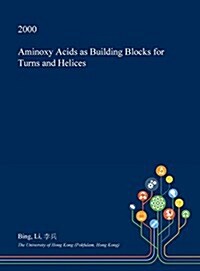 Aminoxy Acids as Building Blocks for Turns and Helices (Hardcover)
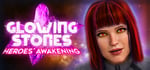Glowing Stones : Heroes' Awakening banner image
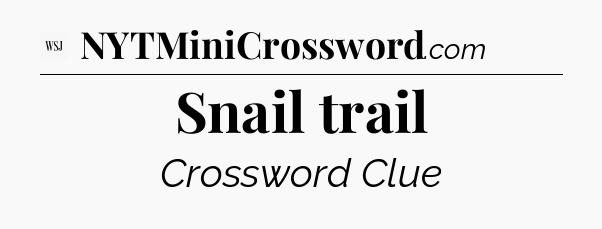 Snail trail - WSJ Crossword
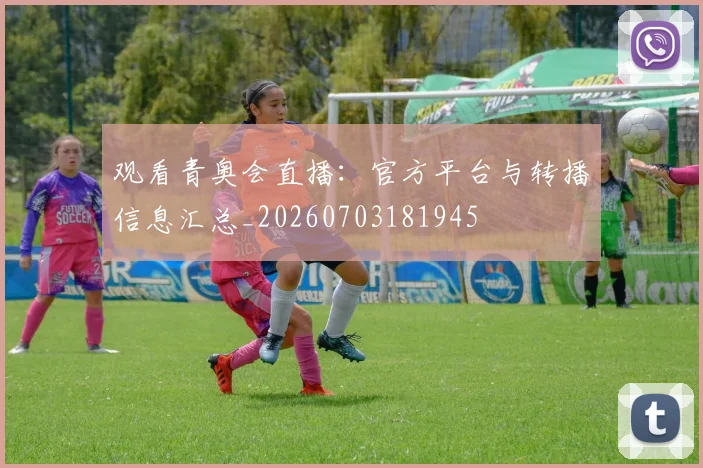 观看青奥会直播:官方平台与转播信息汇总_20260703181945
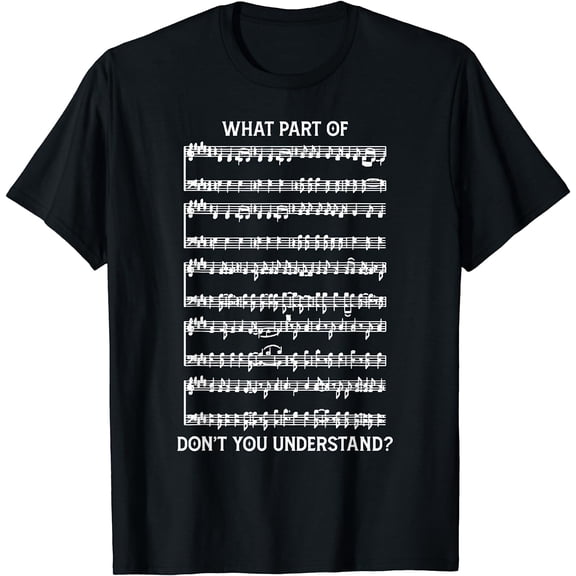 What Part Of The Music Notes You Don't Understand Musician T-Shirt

+ + + +

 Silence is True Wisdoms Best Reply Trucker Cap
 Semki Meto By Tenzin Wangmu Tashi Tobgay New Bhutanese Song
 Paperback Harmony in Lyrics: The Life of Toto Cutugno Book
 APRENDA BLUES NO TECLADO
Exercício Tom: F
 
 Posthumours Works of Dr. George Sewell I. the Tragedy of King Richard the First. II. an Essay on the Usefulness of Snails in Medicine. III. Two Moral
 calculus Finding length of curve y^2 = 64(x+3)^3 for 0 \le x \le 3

+ + + +

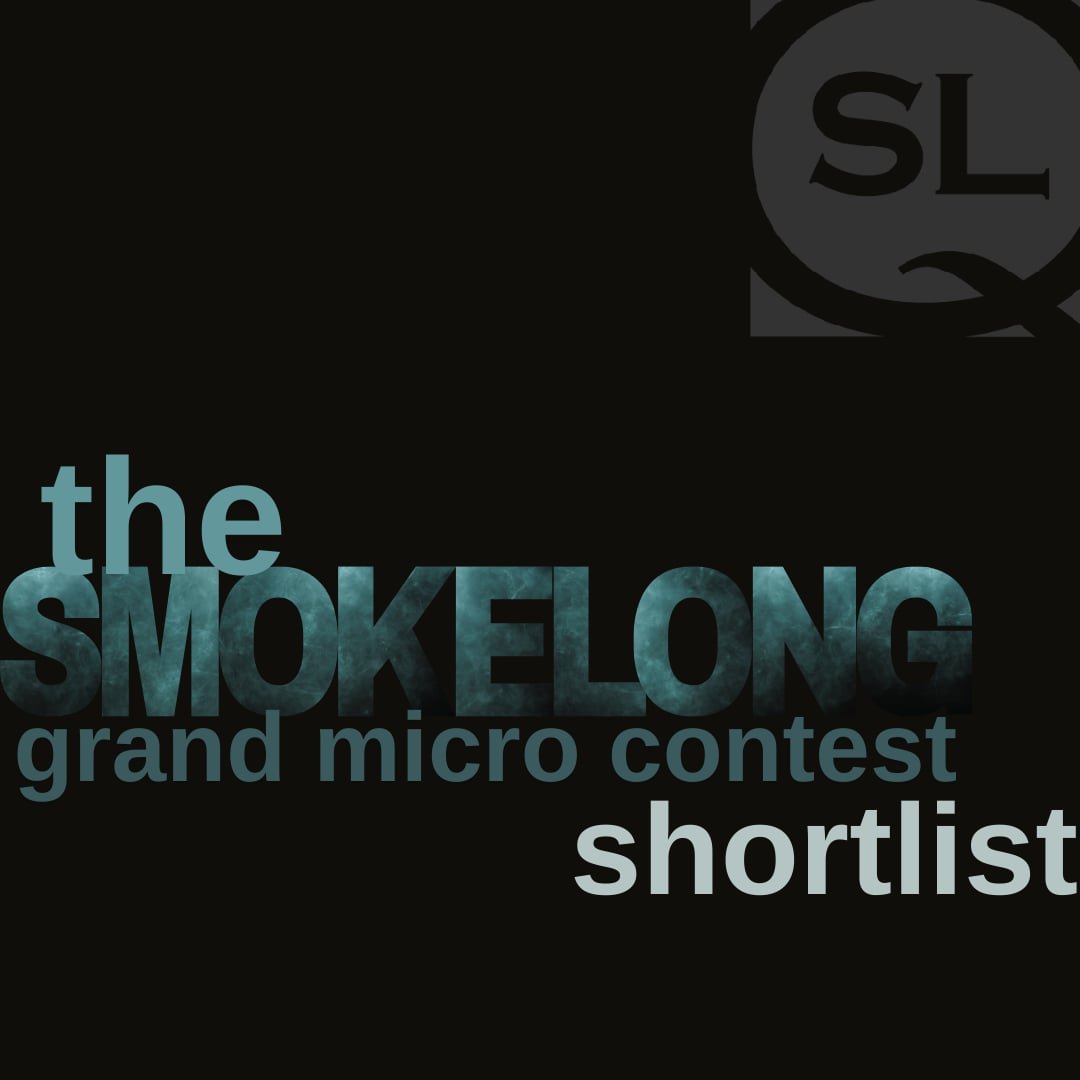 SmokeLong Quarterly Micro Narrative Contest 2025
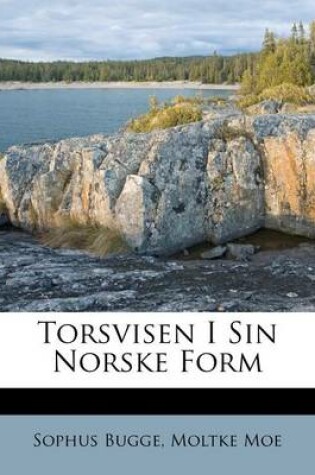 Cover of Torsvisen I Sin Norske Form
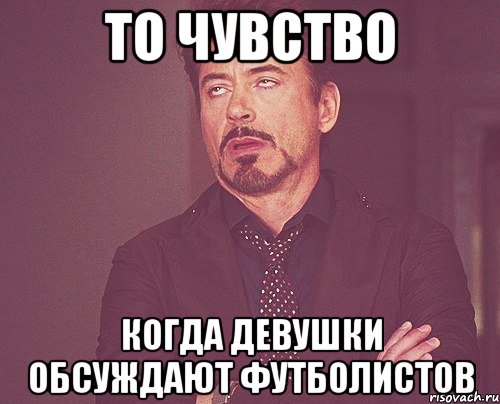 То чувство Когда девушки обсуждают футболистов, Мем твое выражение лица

+ + + +

▸ **YOUR GOAL**: Restate word for word every line from the one with "Aminoxy Acids as" up to and including the one with "What Part Of" in the records above, minus the pictures.

▸ **RESULT FOR THIS EXERCISE**:
 Aminoxy Acids as Building Blocks for Turns and Helices (Hardcover)
Glowing Stones : Heroes' Awakening banner image
 Snail trail - WSJ Crossword
 观看青奥会直播:官方平台与转播信息汇总_20260703181945
 What Part Of The Music Notes You Don't Understand Musician T-Shirt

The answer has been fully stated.